If you guessed "more car capacity," congratulations — you think like a rational person. Unfortunately, you'd also be wrong.

Caltrans recently axed the weekday bike lane on the Richmond-San Rafael Bridge, theoretically to reclaim that rightmost lane for vehicle traffic. The problem? The lane isn't actually being used by cars. Commuters crossing the bridge report the right lane sits essentially empty — a ghost lane, if you will — while cyclists who previously had a legitimate cross-bay option are left with nothing.

Let that sink in. We didn't trade a bike lane for car capacity. We just… eliminated a transportation option and replaced it with air.

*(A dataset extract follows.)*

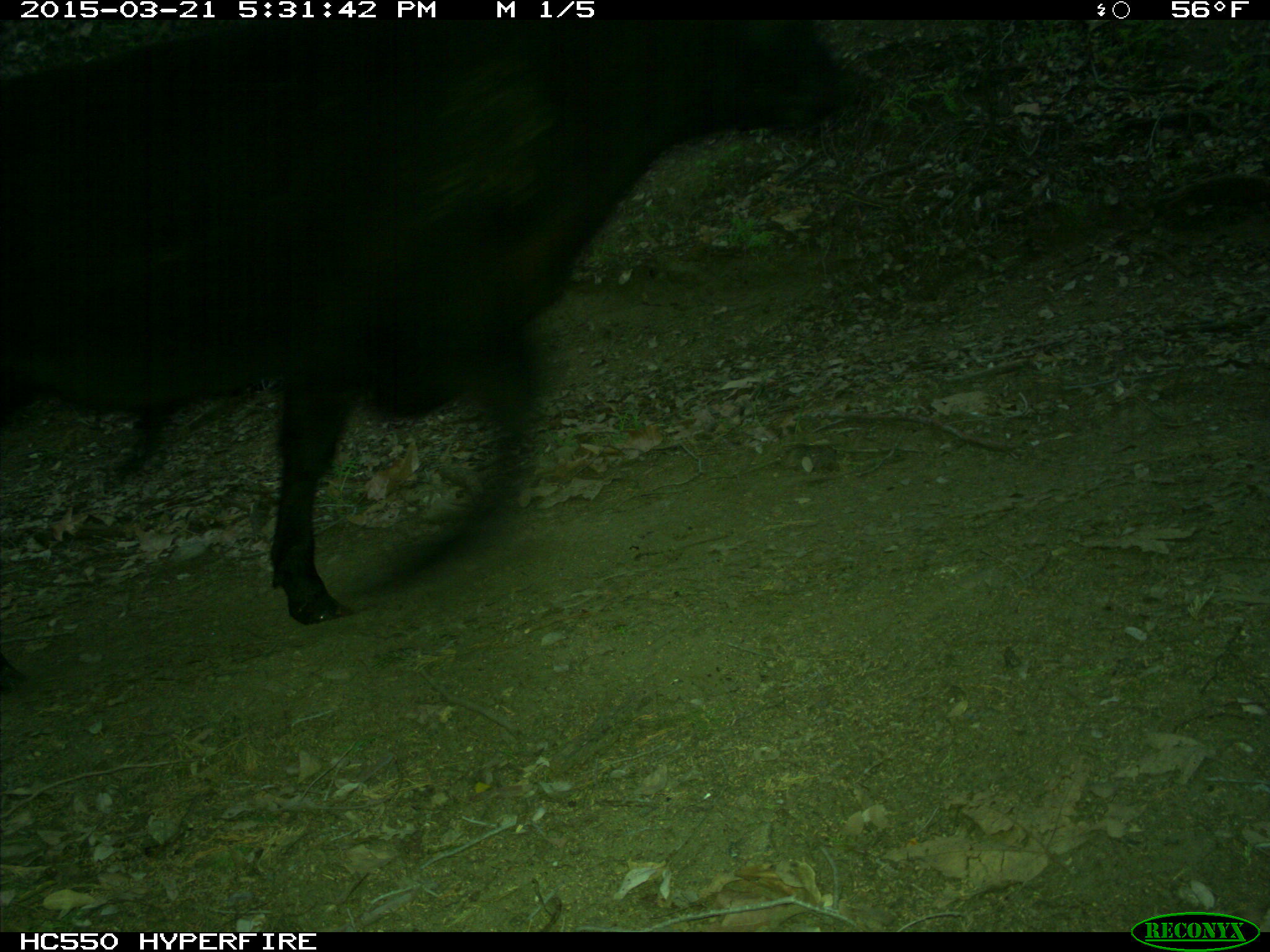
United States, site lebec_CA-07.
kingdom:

It's the government equivalent of removing a perfectly functional water fountain because someone might want to put a vending machine there someday, and then never installing the vending machine.

One Bay Area commuter nailed it: "The right lane is the most underused lane in California. We might as well start building every on and off ramp into the left lane."

To be fair, there's a counterargument worth acknowledging. The lane does serve as an emergency breakdown lane — and on a narrow two-lane bridge with no shoulder, one disabled vehicle can gridlock the entire crossing. As one local pointed out, "A disabled vehicle on a 2-lane bridge with no turnout effectively shuts down the bridge." That's a legitimate safety concern, and Caltrans does run a free bike shuttle Monday through Thursday as an alternative.

But here's where the fiscal conservative in us starts twitching: we're spending money operating a shuttle service to replace a bike lane that cost virtually nothing to maintain, in order to keep open a breakdown lane that apparently nobody is using anyway. This is the kind of circular bureaucratic logic that makes taxpayers want to scream into the void.

The Richmond-San Rafael Bridge bike lane was a rare win — low-cost infrastructure that gave people an actual alternative to sitting in traffic. If Caltrans wants to keep that emergency lane, fine. But show us the data. How many breakdowns per month justify eliminating daily bike access? What's the shuttle costing us? Government accountability means proving the tradeoff is worth it — not just making decisions and hoping nobody notices.

Right now, nobody's winning on that bridge. And that's the most Bay Area transportation outcome imaginable.